Hi @mattjones315, perfect, thanks so much for clarifying the missing data. We are on the same page. I will dig into my allele_table in more detail sometime soon and let you know if I have a large percentage of missing data or not to help with the development of a global alignment strategy.

And sorry about the plots; please find attached the plot using your code: umi_counts_per_cell_hist

mattjones315 commented 3 years ago

Hi @oligomyeggo -- yes, it definitely looks like you have some cellBCs with fewer than 3 UMIs in your allele_table, so the last call filter_cells is working correctly.

I think the reason why you are observing this is because the last step of filter_molecule_table is to uniquely map TargetSites to an allele. If there is any disagreement (i.e., a given TargetSite appeared on several UMIs but with a different allele each time), then Cassiopeia will take the allele best represented and filter out all the TargetSite UMIs corresponding to disagreeing alleles. This is probably why some cells coming out of the filter_molecule_table step have fewer than 3 UMIs. If this is the case, then I think everything is behaving as expected.

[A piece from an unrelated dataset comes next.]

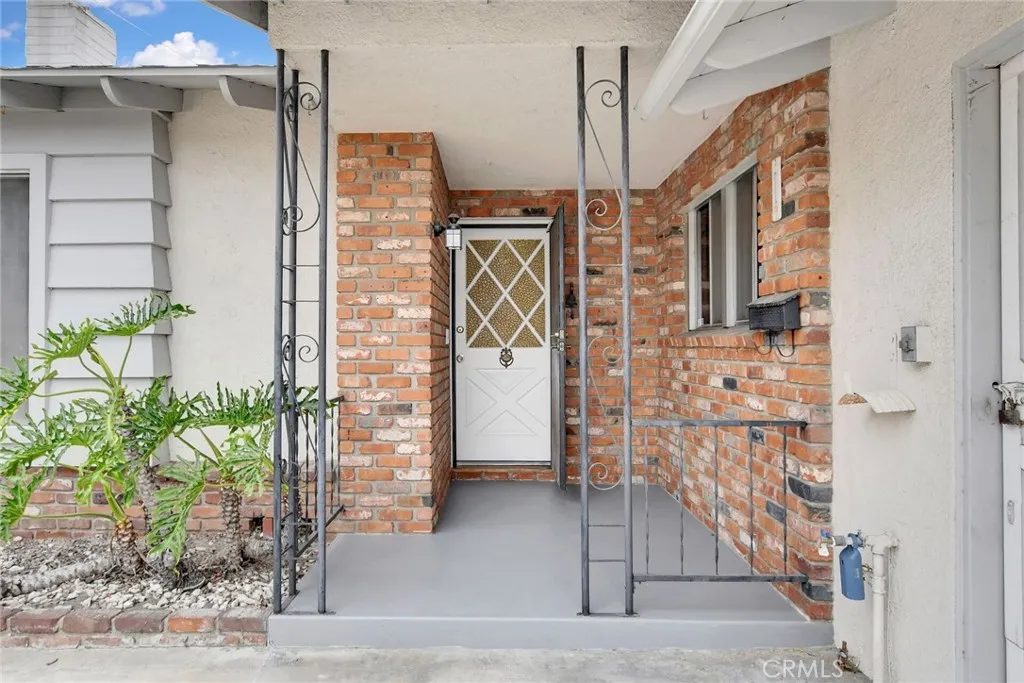 4724 Fendyke Avenue, Rosemead, CA 91770 - Photo 5 of 38, Rosemead, CA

oligomyeggo commented 3 years ago

Hi @mattjones315, sorry for the delayed response. Your explanation makes sense to me. Would you still recommend leaving in the additional and final utilities.filter_cells call and moving forward with 628 cells (which, while on the lower end, is still in that 6-28% recovery window)? Or is it sufficient/acceptable to leave off the final filtering step and move forward with the 1084 cells after running filter_molecule_table?

mattjones315 commented 3 years ago

Hi @oligomyeggo,

I would expect actually by this stage that most of the artifacts have been taken care of and you might be okay proceeding with the 1084 cells before running that last filter_cells step. However, I would suggest that since you are testing a lot of things here you might also want to proceed independently with the filtered dataset of 628 cells. I would keep an eye out to see if those extra cells you have in the larger dataset are placed oddly on the tree or appear in the RNA-seq dataset at all.

Let us know how it goes, and hope this helps!

Also -- just to let you know -- we have officially merged in all our code updates into the master branch on Cassiopeia. The code you're using is definitely stable, but keep an eye out as we add new functionalities for downstream analysis after tree reconstruction. As always please don't hesitate to create a new issue if you run into any trouble, have a suggestion, or have a question!

oligomyeggo commented 3 years ago

Awesome, thanks so much for all of your help @mattjones315! I appreciate it. I'll go ahead and close this issue, and open a new one if I run into issues at the tree reconstruction stage.